Extrait du document
━━━━

Skola Vente à Cagnes-sur-Mer : Lucille Modeste, conseillère, entourée de Sonny (à g) et de Gianni (à dte)
Skola Vente à Cagnes-sur-Mer : Lucille Modeste, conseillère, entourée de Sonny (à g) et de Gianni (à dte) (c) Vincent Gambardella / Apprentis d'Auteuil

Du côté de Skola Vente, dédié à l’insertion des 16-25 ans en grande difficulté, les jeunes sont restés mobilisés, après une première période difficile. Situé à Cagnes-sur-Mer, le dispositif accompagne 20 jeunes par session durant 9 mois, dont 3 en boutique. Lucille Modeste, conseillère emploi, formation et insertion, détaille : « Pendant cette période, j’ai fait beaucoup d’accompagnement psychologique, car certains jeunes étaient démotivés, angoissés, ou supportaient mal la solitude. Nous avons pu à la fois maintenir le lien avec la plupart des jeunes et les garder en activité pour qu’ils se projettent après la crise. Il n’y a pas eu d’arrêt dans leur processus d’insertion, juste un ralentissement. Les jeunes n’ont pas attendu la fin du confinement pour se remettre à chercher un emploi. »

Une reprise studieuse

Laurane, en 3e au collège Vitagliano (c) Benjamin Béchet / Apprentis d'Auteui
Laurane, en 3e au collège Vitagliano (c) Benjamin Béchet / Apprentis d'Auteui

À l’heure du bilan, tous constatent que cette volonté de faire grandir la relation a payé. Les jeunes ont continué en grande majorité à apprendre, à distance. Les familles se sont montrées reconnaissantes du travail accompli. Le lien de confiance s’est globalement renforcé avec elles, permettant aux enfants de mieux s’investir dans les apprentissages. En mai et juin, les enfants sont revenus à l’école en très grande majorité, heureux de retrouver leurs amis et leurs professeurs.
Éducatrice scolaire au collège Vitagliano à Marseille, Sabrina Meret explique : « Nous avons rouvert en anticipé, dès le 11 mai, en raison des situations compliquées, des risques de décrochage, des situations difficiles dans les familles. L’établissement a repris vie, et la vie, c’est l’espoir. »
À la reprise, les professionnels se sont attachés à pallier les effets du confinement. Soutien scolaire accru, soutien éducatif renforcé également, quand les enfants montraient le besoin de repères. Mais aussi, comme le précise Amandine Sampol, la directrice, réintroduction d’une nourriture équilibrée : « Nous avons noté des prises de poids excessives durant ces deux mois de confinement. Les enfants ont pu exprimer leurs besoins de sport et de nourriture saine. Nous avons pu régler ces problèmes de dérèglement alimentaire, liés à la grande précarité des familles et au changement de rythme. »

━━━━

Données disponibles
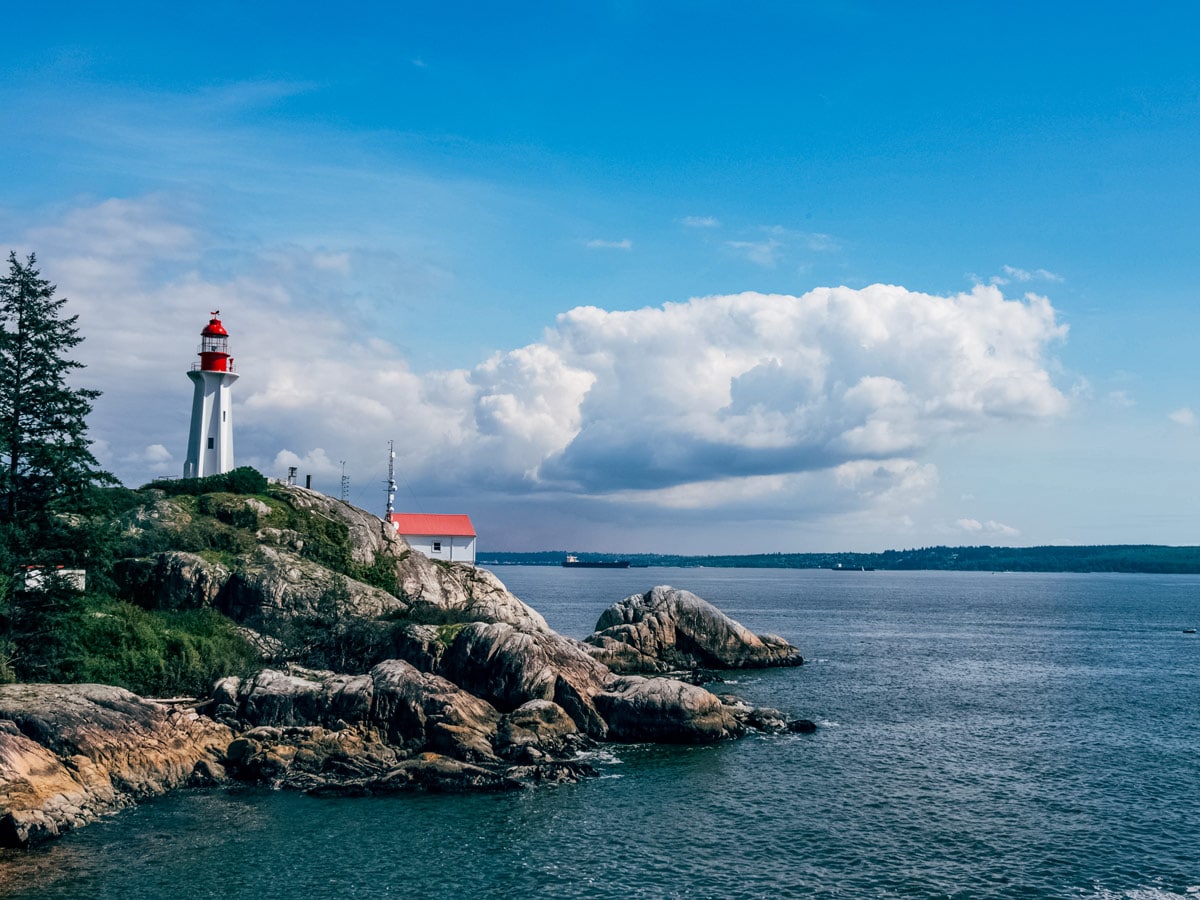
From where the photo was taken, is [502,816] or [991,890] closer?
[991,890]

━━━━

Consigne A
Quelles personnes sont citées entre guillemets dans l'extrait sur la reprise après le confinement, et quelle fonction le texte donne-t-il à chacune ?
Consigne B
Pouvez-vous reprendre l'extrait sur la reprise après le confinement à la suite de sa dernière phrase ?

Réponse A
- Lucille Modeste, conseillère emploi, formation et insertion à Skola Vente
- Sabrina Meret, éducatrice scolaire au collège Vitagliano à Marseille
- Amandine Sampol, la directrice

Réponse B
Une rentrée masquée

Du côté du lycée horticole Saint-Philippe, la rentrée s'est déroulée avec sérénité. Grande nouveauté, le recrutement d’un « sourceur », chargé de faire la promotion des formations dans les collèges et lycées à proximité, en vue de recruter de nouveaux élèves. « Il nous faut tirer le positif de cette crise, conclut Thierry Campos, le directeur. Durant le confinement, nous avons mis en place de la formation à distance, avec des démonstrations de gestes techniques en vidéo effectuées par les professeurs. Nous avons institué de nouvelles pratiques liées à l’hygiène et à la santé, avec des robinets automatiques et des éviers supplémentaires. Cette expérience doit surtout nous permettre de grandir dans le domaine de la transmission à distance et de la relation. »
Sonny, 23 ans, a fait partie de la dernière promotion de Skola Vente. Le jeune homme affine à présent son projet : « Enfermé chez moi, j’ai suivi les visioconférences qui nous préparaient à rebondir après le confinement. Je me sens soutenu dans ma recherche d’emploi, j’ai pris confiance en moi. Aujourd’hui, je veux trouver un travail, quel que soit le métier. Je voudrais créer ma propre marque de vêtement. En attendant, un CDI chez Mc Do va me permettre de financer ce projet à plus long terme. »
Dans les écoles, collèges, lycées, tous sont partis en vacances, avec l’objectif de reprendre le cours de leur vie d’élève en septembre, dans leur établissement et de s’adapter aux mesures sanitaires recommandées à la rentrée. C'est chose faite à présent. « Nous avons préparé une rentrée classique, avec des effectifs en hausse par rapport à l’année dernière, conclut Amandine Sampol, à Marseille. L’école a rouvert en septembre, selon les dispositifs en vigueur : masques et distanciation sociale pour tous les enfants de plus de 11 ans, aménagement des locaux et des activités qu'elles soient éducatives ou pédagogiques. Les semaines de reprise ont été déterminantes en juin, nous avons pu redonner un rythme et un cadre aux enfants, reprendre les apprentissages. Les enfants vont pouvoir profiter de leur été. »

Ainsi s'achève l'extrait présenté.